Montreal school board provides parents with overview of COVID-related absences

Absences are put in three categories — absent after a positive rapid test, absent with symptoms and absent due to home isolation, the Lester B. Pearson School Board said in a statement.

Education Ministry report shows thousands of students absent across Quebec

Elementary and high school students returned to Quebec schools after an extended winter break this year, and there were new public safety measures in place. (Paul Chiasson/The Canadian Press)

Quebec may have stopped offering PCR testing to the general public and put an end to COVID-19 contact tracing, but one Montreal school board is taking matters into its own hands.

"In the spirit of transparency and to be as proactive as possible, our school board felt that parents and staff would appreciate receiving daily updates regarding COVID-19-related absences in our community," said the Lester B. Pearson School Board (LBPSB) in a statement

The board says absences are put in three categories — absent after a positive rapid test, absent with symptoms and absent due to home isolation.

"A daily summary of these absences will be made available to parents and staff at each of our schools via our internal portal which will provide a snapshot of absences compiled for the day from the previous day until 4 p.m.,"  the board said.

"We are providing a global snapshot rather than reporting individual cases, which is why we felt more comfortable with a general overview."

Data from Quebec's Education Ministry shows that more than 11,648 students are currently absent because they tested positive, but nearly 20,000 other students are declared absent due to COVID-19 without a positive result, Radio-Canada reports.

Those lacking a positive result could be household-contact cases who do not have access to rapid testing. They could also be students with symptoms who were unable to get tested.

However, the number of COVID-related absences may be considerably higher than estimated because the ministry is lacking data. Some 30 per cent of public schools and 15 per cent of private schools did not provide absence numbers to the government. 

Unlike last year, students are no longer required to isolate when classmates are sick, and a class closes only when 60 per cent of students are in isolation. So far, Quebec has 91 closed classes this year compared to 745 at this time last year, Radio-Canada reports.

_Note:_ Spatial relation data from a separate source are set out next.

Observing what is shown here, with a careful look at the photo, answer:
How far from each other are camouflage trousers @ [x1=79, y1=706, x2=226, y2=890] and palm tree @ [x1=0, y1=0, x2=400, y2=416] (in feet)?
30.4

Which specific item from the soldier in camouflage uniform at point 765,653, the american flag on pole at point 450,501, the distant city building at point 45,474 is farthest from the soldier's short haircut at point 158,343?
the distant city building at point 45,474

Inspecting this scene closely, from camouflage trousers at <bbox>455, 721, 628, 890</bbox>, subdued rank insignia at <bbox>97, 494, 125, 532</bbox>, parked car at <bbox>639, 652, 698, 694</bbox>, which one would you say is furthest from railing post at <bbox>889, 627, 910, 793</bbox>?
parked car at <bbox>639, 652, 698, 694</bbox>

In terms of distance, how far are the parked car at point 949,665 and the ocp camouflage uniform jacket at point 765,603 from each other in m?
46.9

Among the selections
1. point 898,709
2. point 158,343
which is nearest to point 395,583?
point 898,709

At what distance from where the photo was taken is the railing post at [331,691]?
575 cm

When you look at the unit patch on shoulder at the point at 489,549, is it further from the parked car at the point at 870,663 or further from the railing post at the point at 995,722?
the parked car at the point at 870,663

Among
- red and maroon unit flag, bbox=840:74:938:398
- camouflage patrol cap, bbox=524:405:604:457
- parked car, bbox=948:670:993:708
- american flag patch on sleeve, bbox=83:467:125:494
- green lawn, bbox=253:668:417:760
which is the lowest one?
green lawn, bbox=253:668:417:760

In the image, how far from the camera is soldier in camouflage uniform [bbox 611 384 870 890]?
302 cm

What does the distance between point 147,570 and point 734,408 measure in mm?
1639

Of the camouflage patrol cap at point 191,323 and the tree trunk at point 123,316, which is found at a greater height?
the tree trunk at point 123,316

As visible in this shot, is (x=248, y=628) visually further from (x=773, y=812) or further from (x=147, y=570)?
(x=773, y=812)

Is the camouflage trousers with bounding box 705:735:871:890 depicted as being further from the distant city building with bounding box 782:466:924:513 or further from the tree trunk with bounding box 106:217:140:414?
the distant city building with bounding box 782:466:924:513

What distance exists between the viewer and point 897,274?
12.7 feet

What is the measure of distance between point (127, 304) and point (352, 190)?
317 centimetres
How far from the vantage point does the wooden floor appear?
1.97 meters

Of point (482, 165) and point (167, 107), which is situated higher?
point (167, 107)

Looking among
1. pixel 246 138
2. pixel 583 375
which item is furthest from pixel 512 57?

The Education Ministry is collecting data from schools twice a week. It says it's looking at different options to make information about cases in schools available to parents and the public.

Olivier Drouin is the parent who created Covid Écoles Québec, a website that was set up to track cases in the province's schools. He said the province's current system leaves parents with no information.

"We're in the dark," he said. "We don't know the risk level of sending our kids to school, or if they're going to bring back the virus home based on school exposures."

Drouin wants to see the data made public.

"The data belongs to the citizens, taxpayers," he said. "Opening up the data around everything that they have in terms of rapid tests in schools, absences related to COVID at the school level — at the class level — not just aggregate numbers." 

In the interim, Heidi Yetman, head of the Quebec Provincial Association of Teachers, said LBPSB's effort to take matters into its own hands is fine as long as it doesn't create more work for staff, forcing teachers to fill out forms or make inquiries.

"It's nice to know why kids aren't in school, but teachers have a lot on their plates," she said.